#### Document segment ####
The oldest discussion in food is about ‘authentic cuisine’. Judging the authenticity of European Cuisine in Bangalore is a doomed project from the start given our obsession with spice.
But judging pan-Indian food is a birthright no food critic can take away from us. And yet the question remains, where should one go for authentic South Indian food in Bangalore? South India has five states with distinctive cuisines (and lots of sub-cuisines within each), so we need to be specific. South Indian food is so much more than just idli and dosa. Yes, really.
The closest thing to authentic veg Kannada comfort food in Bangalore has to be at the Mavalli Tiffin Rooms (MTR) at Lalbagh road, which belongs to the dominant Udupi culinary tradition in Karnataka. True to the popular brand name, its copyright was bought for upwards of Rs 450 crores to be introduced in the packed food market. They are also credited with inventing the rava (semolina) idli during World War II’s rice shortages.
Assured by recently discovered trivia and past experience, my folks and I walked into this heritage eatery, making it just in time for their venerated lunch meals. Predictably, there were more than 20 people in line at the considerably large waiting area whose walls now have contemporary food awards along with the classic ones, besides shots of famous patrons.
#### Provided information ####
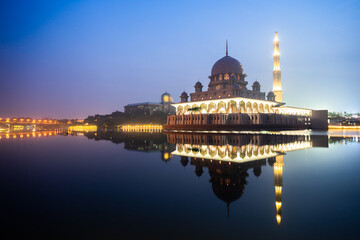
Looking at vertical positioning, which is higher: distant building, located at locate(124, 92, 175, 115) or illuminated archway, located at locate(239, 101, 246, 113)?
distant building, located at locate(124, 92, 175, 115)

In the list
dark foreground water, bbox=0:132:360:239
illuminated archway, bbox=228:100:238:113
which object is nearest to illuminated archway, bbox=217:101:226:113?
illuminated archway, bbox=228:100:238:113

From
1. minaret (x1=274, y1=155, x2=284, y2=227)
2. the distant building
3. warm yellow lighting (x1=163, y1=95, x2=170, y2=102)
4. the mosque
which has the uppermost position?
warm yellow lighting (x1=163, y1=95, x2=170, y2=102)

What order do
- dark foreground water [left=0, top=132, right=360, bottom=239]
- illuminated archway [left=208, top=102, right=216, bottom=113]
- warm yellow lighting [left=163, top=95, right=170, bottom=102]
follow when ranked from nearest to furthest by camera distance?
dark foreground water [left=0, top=132, right=360, bottom=239] → illuminated archway [left=208, top=102, right=216, bottom=113] → warm yellow lighting [left=163, top=95, right=170, bottom=102]

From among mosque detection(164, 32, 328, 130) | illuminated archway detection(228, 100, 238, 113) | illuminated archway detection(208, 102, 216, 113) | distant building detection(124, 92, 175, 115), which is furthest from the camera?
distant building detection(124, 92, 175, 115)

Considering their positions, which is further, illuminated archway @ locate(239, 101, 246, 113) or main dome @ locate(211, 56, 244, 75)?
main dome @ locate(211, 56, 244, 75)

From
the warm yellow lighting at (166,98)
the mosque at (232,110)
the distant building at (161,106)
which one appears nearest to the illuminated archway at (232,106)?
the mosque at (232,110)

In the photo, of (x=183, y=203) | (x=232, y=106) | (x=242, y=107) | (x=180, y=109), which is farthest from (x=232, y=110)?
(x=183, y=203)

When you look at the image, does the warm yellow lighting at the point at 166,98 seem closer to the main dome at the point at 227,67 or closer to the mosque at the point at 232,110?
the mosque at the point at 232,110

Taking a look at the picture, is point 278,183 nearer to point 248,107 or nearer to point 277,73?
point 248,107

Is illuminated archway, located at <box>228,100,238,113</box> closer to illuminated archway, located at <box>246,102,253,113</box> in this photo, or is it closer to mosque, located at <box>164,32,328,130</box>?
mosque, located at <box>164,32,328,130</box>

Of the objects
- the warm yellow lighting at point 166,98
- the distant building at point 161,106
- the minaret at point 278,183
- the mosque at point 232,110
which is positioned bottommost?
the minaret at point 278,183

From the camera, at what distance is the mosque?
44219 mm

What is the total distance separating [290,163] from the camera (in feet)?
34.1

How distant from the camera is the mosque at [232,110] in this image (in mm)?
44219
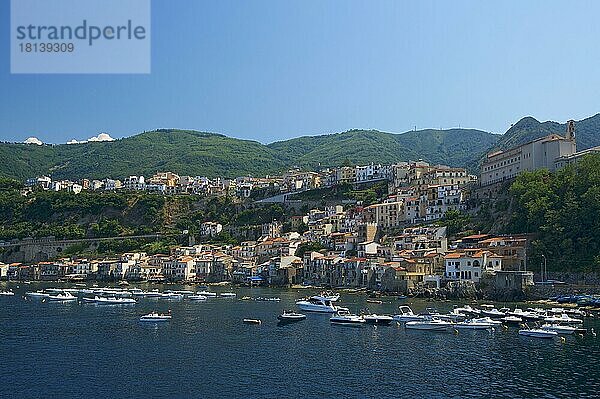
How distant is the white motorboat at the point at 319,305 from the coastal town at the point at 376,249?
33.8ft

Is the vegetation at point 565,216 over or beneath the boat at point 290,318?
over

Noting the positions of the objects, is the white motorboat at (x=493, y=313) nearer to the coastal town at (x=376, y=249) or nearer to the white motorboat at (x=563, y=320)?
the white motorboat at (x=563, y=320)

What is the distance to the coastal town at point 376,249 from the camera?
54.6 m

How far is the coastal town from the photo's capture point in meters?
54.6

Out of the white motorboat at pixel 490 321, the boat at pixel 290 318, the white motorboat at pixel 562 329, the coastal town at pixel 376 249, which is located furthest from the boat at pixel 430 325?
the coastal town at pixel 376 249

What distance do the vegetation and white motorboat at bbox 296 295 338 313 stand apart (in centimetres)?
1876

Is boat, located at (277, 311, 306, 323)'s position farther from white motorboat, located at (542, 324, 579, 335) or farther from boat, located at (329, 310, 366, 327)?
white motorboat, located at (542, 324, 579, 335)

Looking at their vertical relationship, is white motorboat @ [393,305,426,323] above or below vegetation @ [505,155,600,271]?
below

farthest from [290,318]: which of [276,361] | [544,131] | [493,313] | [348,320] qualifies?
[544,131]

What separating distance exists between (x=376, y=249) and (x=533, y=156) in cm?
2063

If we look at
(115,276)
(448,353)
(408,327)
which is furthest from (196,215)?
(448,353)

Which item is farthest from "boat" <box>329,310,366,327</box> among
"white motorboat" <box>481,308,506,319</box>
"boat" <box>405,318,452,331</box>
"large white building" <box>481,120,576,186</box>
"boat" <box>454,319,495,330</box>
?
"large white building" <box>481,120,576,186</box>

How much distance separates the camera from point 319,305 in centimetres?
4697

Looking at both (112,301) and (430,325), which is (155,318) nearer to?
(112,301)
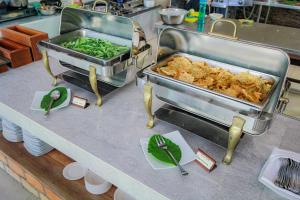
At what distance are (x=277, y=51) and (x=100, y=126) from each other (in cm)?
76

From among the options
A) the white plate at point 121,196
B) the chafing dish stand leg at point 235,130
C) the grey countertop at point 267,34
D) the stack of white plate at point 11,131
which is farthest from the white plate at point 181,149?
the grey countertop at point 267,34

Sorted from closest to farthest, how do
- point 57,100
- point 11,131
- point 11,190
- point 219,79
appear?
point 219,79 → point 57,100 → point 11,131 → point 11,190

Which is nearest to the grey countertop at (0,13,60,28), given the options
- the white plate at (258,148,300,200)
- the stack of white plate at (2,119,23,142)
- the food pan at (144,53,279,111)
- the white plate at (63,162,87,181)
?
the stack of white plate at (2,119,23,142)

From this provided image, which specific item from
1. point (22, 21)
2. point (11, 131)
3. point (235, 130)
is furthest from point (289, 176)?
point (22, 21)

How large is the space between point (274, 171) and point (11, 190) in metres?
1.55

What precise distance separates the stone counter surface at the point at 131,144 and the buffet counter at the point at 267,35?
45.9 inches

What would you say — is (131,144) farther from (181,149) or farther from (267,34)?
(267,34)

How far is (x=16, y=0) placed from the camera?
2.33 metres

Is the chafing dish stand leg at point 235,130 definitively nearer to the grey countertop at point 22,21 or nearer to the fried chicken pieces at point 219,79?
the fried chicken pieces at point 219,79

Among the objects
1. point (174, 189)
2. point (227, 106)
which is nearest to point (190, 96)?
point (227, 106)

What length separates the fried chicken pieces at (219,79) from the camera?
930mm

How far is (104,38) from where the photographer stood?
57.2 inches

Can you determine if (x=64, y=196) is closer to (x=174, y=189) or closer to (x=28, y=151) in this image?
(x=28, y=151)

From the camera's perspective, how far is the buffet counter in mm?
2088
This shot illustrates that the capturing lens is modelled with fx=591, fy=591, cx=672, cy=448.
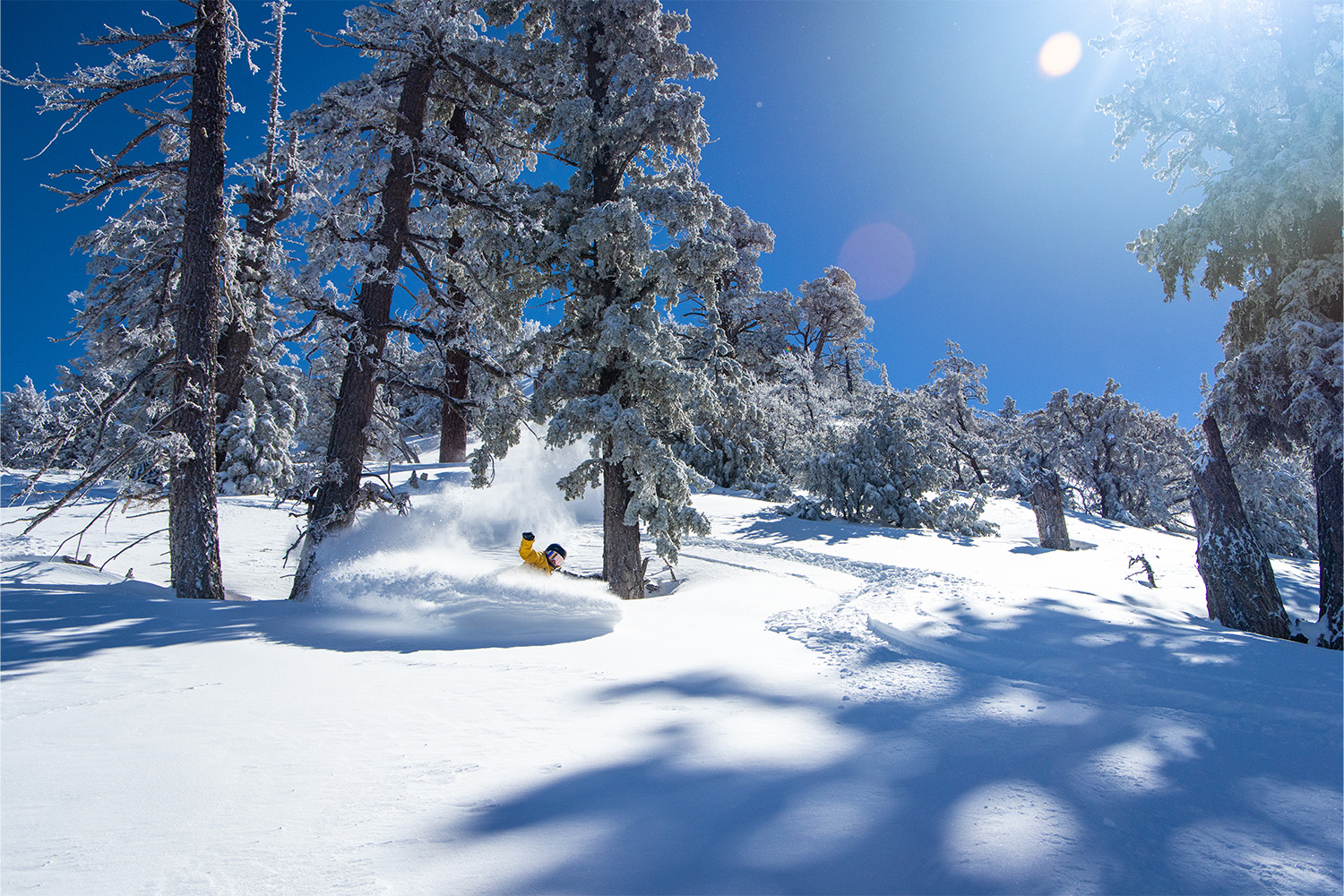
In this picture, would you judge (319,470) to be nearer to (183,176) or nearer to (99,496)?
(183,176)

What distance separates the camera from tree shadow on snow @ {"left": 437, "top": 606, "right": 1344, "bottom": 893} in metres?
1.81

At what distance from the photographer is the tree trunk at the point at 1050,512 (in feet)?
47.1

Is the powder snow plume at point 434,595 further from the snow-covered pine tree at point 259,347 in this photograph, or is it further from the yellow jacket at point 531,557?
the snow-covered pine tree at point 259,347

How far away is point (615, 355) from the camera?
8.05 m

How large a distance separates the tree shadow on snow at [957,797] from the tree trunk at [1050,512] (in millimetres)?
11885

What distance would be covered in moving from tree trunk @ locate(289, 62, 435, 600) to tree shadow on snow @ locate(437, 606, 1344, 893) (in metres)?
5.25

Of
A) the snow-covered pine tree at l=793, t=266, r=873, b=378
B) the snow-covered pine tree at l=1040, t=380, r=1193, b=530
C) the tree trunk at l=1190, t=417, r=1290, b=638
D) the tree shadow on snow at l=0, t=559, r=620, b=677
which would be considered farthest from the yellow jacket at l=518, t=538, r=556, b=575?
the snow-covered pine tree at l=793, t=266, r=873, b=378

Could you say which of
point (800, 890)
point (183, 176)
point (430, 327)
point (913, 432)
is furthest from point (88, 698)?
point (913, 432)

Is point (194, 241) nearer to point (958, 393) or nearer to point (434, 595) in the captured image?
point (434, 595)

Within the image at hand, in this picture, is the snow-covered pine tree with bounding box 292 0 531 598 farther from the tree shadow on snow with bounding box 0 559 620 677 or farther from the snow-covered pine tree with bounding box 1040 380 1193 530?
the snow-covered pine tree with bounding box 1040 380 1193 530

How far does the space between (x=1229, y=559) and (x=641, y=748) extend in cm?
869

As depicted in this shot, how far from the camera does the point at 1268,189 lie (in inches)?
281

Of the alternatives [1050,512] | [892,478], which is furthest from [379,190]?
[1050,512]

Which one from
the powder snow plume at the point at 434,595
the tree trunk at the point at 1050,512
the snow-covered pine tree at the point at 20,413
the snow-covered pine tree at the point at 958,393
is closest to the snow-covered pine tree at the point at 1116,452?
the snow-covered pine tree at the point at 958,393
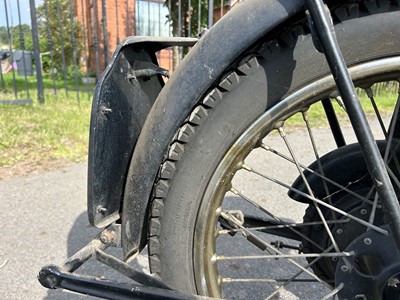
####
**Exercises:**
**1.** Determine whether each of the following statements agrees with the piece on South Indian food in Bangalore: (a) MTR belongs to the Udupi culinary tradition of Karnataka; (b) South India is described as having four states with distinctive cuisines; (c) MTR is credited with inventing the masala dosa. For each, answer yes or no and quote the deciding words.
**2.** Revise the stretch of the piece on South Indian food in Bangalore from "The oldest discussion" through "dosa. Yes, really.", substituting "restaurant reviewer" for "food critic".

**Final answers:**
**1.**
(a) Yes: "which belongs to the dominant Udupi culinary tradition in Karnataka."
(b) No: "South India has five states with distinctive cuisines."
(c) No: "They are also credited with inventing the rava (semolina) idli during World War II’s rice shortages."

**2.**
The oldest discussion in food is about ‘authentic cuisine’. Judging the authenticity of European Cuisine in Bangalore is a doomed project from the start given our obsession with spice.
But judging pan-Indian food is a birthright no restaurant reviewer can take away from us. And yet the question remains, where should one go for authentic South Indian food in Bangalore? South India has five states with distinctive cuisines (and lots of sub-cuisines within each), so we need to be specific. South Indian food is so much more than just idli and dosa. Yes, really.